文化多元主義について批判的にかんがえる

文化多元主義とはなにか?文化多元主義とは多文化性ー社会における異文化の共存をいう。文化多元主義は過去の植民地主義を克服しようとする、したがって、社会の根底にどんな本質も措定しない差異化の戦略である。この文化多元主義は元々は、68年に起きた同質的権威主義に対する抗議の運動を通じて、また新植民地主義の復活に対する危機感のなかで自覚されたと一応言っていいと思う。文化多元主義は後に体制内化したマルチカルチュアリズム multi-cultural-ismとして国家の側から国策的に展開されることになった。▼ここで問題提起。しかし政治多元主義を欠いた多文化性ならば、それは帝国主義的社会統合の方法としてすでに戦前に存在したのではなかったか。大正が昭和を準備した。例えば、和辻哲郎の国民が作者となる文化的復古主義の言説のあとに、大川周明の「日本精神」、西田幾多郎の「無の場所」は、宗教的・哲学的に帝国主義同化政策の包摂を原理的に形式化することが可能となったのではなかったか。▼探求されるべき問題は、アジアから考えた政治多元主義がいかに、政治多元主義を欠いた文化多元主義(その究極として西欧近代を超克した天皇ファシズム)に縮小していくことになったのかという問いにある。
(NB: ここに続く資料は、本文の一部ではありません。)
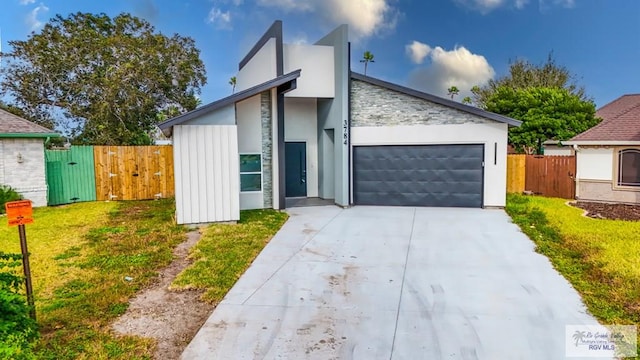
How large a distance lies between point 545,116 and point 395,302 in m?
24.2

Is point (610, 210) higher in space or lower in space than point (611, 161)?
lower

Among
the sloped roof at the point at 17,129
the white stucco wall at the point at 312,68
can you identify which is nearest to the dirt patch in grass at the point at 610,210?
the white stucco wall at the point at 312,68

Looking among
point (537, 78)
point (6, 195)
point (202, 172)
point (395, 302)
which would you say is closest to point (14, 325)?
point (395, 302)

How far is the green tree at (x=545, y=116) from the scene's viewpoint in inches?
983

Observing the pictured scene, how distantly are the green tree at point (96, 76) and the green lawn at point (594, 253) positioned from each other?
20695 mm

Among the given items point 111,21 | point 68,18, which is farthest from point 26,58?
point 111,21

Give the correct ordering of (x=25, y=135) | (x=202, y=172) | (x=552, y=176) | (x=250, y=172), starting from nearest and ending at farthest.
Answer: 1. (x=202, y=172)
2. (x=250, y=172)
3. (x=25, y=135)
4. (x=552, y=176)

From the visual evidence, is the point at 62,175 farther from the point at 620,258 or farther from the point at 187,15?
the point at 620,258

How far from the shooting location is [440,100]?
13.0 meters

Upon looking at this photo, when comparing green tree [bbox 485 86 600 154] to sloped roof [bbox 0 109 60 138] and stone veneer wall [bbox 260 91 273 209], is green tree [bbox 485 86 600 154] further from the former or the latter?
sloped roof [bbox 0 109 60 138]

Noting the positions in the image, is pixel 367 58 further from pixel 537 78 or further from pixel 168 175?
pixel 168 175

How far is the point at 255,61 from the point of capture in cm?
1481

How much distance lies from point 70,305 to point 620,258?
8.93 metres

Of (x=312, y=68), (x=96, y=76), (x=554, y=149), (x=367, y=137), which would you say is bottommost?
(x=554, y=149)
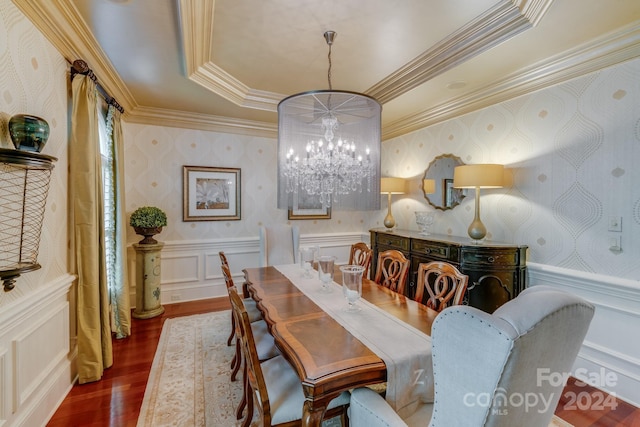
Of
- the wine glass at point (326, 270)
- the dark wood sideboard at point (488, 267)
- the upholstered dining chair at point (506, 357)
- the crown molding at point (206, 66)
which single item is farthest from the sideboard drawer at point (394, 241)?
the upholstered dining chair at point (506, 357)

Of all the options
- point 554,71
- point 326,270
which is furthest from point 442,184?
point 326,270

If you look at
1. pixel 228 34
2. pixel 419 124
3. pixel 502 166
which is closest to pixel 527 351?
pixel 502 166

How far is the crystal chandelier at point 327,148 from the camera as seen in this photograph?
7.98 ft

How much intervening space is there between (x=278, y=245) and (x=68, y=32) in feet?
9.06

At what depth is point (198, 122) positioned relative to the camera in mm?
4016

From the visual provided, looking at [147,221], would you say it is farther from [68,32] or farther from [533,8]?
[533,8]

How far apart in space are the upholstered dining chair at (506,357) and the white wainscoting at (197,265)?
3.20 meters

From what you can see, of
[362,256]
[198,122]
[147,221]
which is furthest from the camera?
[198,122]

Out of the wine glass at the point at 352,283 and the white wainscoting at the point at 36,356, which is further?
the wine glass at the point at 352,283

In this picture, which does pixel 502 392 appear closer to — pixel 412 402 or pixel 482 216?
pixel 412 402

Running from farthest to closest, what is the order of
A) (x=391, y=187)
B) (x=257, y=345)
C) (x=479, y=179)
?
Result: (x=391, y=187)
(x=479, y=179)
(x=257, y=345)

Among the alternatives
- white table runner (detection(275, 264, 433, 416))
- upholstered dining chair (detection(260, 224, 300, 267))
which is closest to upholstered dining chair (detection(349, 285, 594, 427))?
white table runner (detection(275, 264, 433, 416))

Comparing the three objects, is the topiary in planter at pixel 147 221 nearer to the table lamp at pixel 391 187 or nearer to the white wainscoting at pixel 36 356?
the white wainscoting at pixel 36 356

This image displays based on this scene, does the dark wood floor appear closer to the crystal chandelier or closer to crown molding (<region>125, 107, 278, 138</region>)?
the crystal chandelier
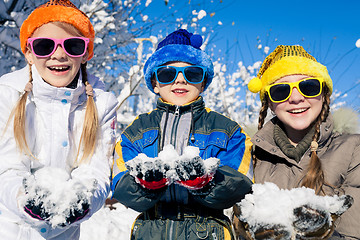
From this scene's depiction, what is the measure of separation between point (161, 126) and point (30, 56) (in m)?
0.97

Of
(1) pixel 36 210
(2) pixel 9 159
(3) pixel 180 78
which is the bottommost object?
(2) pixel 9 159

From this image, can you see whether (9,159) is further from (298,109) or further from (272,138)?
(298,109)

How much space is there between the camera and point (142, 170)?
1408mm

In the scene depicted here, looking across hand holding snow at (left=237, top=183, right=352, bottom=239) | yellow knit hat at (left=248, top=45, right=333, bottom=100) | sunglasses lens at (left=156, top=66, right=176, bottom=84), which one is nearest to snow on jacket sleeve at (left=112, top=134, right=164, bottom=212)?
hand holding snow at (left=237, top=183, right=352, bottom=239)

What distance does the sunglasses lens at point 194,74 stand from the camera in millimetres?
2072

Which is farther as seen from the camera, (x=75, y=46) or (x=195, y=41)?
(x=195, y=41)

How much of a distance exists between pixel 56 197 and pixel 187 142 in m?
0.80

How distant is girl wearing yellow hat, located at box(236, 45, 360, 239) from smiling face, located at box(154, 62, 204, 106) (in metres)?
0.47

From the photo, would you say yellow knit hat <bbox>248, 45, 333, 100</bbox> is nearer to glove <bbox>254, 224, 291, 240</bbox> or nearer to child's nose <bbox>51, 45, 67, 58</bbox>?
glove <bbox>254, 224, 291, 240</bbox>

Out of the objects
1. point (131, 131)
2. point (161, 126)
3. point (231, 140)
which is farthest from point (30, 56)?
point (231, 140)

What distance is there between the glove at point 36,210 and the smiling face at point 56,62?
2.69 feet

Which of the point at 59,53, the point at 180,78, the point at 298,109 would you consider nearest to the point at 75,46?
the point at 59,53

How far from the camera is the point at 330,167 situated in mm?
1945

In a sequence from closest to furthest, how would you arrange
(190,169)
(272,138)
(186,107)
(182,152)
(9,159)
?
1. (190,169)
2. (9,159)
3. (182,152)
4. (186,107)
5. (272,138)
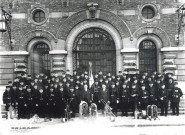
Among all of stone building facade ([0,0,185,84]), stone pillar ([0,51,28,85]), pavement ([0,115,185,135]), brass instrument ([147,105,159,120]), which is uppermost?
stone building facade ([0,0,185,84])

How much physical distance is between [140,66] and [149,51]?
1105 millimetres

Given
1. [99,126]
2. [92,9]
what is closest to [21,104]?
[99,126]

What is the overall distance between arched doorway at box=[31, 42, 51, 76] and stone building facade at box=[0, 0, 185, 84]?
0.64 feet

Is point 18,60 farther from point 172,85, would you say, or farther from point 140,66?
point 172,85

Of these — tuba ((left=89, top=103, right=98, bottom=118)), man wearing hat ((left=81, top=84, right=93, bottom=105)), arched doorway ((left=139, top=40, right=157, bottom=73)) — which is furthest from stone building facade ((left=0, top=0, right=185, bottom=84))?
tuba ((left=89, top=103, right=98, bottom=118))

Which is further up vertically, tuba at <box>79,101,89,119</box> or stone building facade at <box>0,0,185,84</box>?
stone building facade at <box>0,0,185,84</box>

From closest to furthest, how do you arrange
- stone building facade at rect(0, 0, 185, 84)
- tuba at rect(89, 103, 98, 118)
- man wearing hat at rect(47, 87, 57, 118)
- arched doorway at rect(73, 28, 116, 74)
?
tuba at rect(89, 103, 98, 118) < man wearing hat at rect(47, 87, 57, 118) < stone building facade at rect(0, 0, 185, 84) < arched doorway at rect(73, 28, 116, 74)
その道筋は決して単純ではないだろう、その答えを'前近代性'に見出した戦後民主主義丸山真男が明快に呈示したようには...。やはりこの丸山と同じくらい近代の超克はこの事実を知っていたはずである。S(複数性)こそ共同体にとって大切な意義をもっている。だがSSには気をつけようと。だがそれにもかかわらずSSに絡みとられないためにSを求めたのにSSの全体主義にどうしようもなく包摂されていくことになった。▼フロイドはなぜ亡命しなければならなかったのかを問うだけでは十分ではない。日本の文脈においてそれをどう考えていくのか?だれも答えていないように思われる。だから自分の課題としてある。